On 8/12/2019 at 7:09 PM, the nursing admission documentation in "Daily Cares/Safety" revealed, "Mobility...Level of Assistance...Total Assist."

At 8:00 PM, the nursing admission documentation in "Physical Assessment" revealed, "Integumentary...Moisture...Excessive Dryness...Skin Integrity WDL (within defined limits) Except...Skin abnormality (abrasions/scratches, insect bites or rashes)."

The Braden risk assessment on 8/12/2019 revealed Patient #6 was at risk for skin breakdown with an assessment score of 14 at 7:13 PM.

On 8/12/2019 at 6:43 PM, Patient #6's care plan titled, "Multidisciplinary Problems (Active)" revealed, "Template: Skin Integrity Alteration...Problem: Pressure Injury, Risk for...Intervention: # Turn/reposition patient q (every) 2 hours..."

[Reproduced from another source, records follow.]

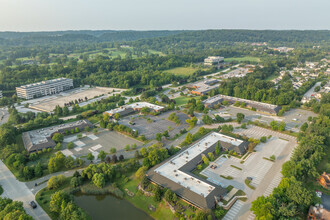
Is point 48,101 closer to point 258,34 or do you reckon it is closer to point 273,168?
point 273,168

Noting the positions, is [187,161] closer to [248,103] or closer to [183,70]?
[248,103]

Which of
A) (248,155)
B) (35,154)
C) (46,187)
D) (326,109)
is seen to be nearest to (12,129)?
(35,154)

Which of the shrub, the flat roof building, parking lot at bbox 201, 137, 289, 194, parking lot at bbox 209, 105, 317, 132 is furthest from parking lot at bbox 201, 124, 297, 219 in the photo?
the flat roof building

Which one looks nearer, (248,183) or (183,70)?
(248,183)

No turning or repositioning was documented in "Daily Cares/Safety" or "Daily Cares/Safety CNA (certified nursing assistant)" for Patient #6 from 8/12/2019 at 7:04 PM until 5 hours later, on 8/13/2019 at 12:14 AM.

Patient #9

Review on 8/13/2019 at 2:59 PM of Patient #9's open medical record revealed Patient #9 was admitted to the inpatient unit on 8/9/2019 at 4:02 PM for dementia and an open wound on the right wrist fracture site. The document titled, "Hospitalist Admission History and Physical," dated and timed 8/9/2019 at 5:23 PM, revealed #9 had a history of the following comorbidities: hypertension (high blood pressure), arthritis, degenerative disc disease, lumbar (lower back), chronic renal (kidney) insufficiency, edema (swelling), incontinence, dementia, wrist fracture.

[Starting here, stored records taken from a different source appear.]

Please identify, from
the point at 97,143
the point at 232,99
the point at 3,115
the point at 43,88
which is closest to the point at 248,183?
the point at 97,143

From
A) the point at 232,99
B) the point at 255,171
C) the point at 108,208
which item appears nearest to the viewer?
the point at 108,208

On 8/9/2019 at 4:56 PM, the nursing admission documentation in "Daily Cares/Safety" revealed, "Mobility...Level of Assistance...Total Assist."

At 5:14 PM, the nursing admission documentation in "Physical Assessment" revealed, "Integumentary...Skin Integrity WDL (within defined limits) Except...Skin abnormality (abrasions/scratches, insect bites or rashes)."

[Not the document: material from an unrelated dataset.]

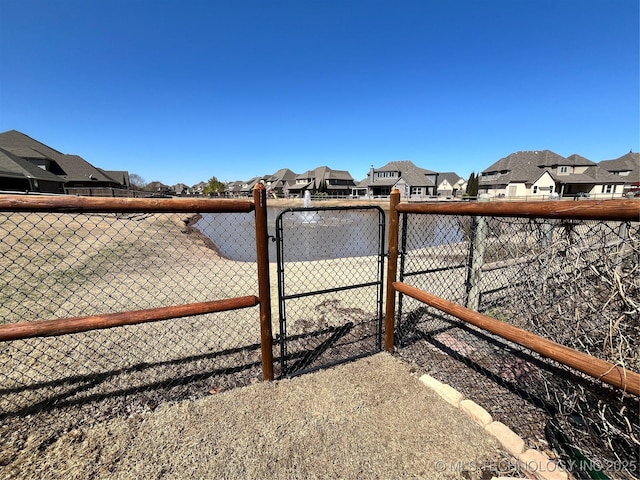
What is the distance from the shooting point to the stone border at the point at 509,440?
6.06ft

The Braden risk assessment revealed Patient #9 was at risk for skin breakdown with an assessment score of 17 on 8/9/2019 at 7:13 PM and 15 on 8/10/2019 at 8:50 AM.

On 8/9/2019 at 11:58 PM, Patient #9's care plan titled, "Multidisciplinary Problems (Active)" revealed, "Template: Skin Integrity Alteration...Problem: Pressure Injury, Risk for...Intervention: # Turn/reposition patient q (every) 2 hours...Implement interventions to protect/heal skin related to incontinence and/or incontinence-associated dermatitis."

No turning or repositioning was documented in "Daily Cares/Safety" or "Daily Cares/Safety CNA" for Patient #9 from 8/9/19 at 5:33 PM until nearly 25 hours later, on 8/10/2019 at 6:50 PM.

On 8/11/2019, no turning or repositioning was documented in "Daily Cares/Safety" or "Daily Cares/Safety CNA" for Patient #9 from 12:12 AM until nearly 4 hours later at 4:00 AM. The next documented repositioning was nearly 13.5 hours later, at 7:25 PM.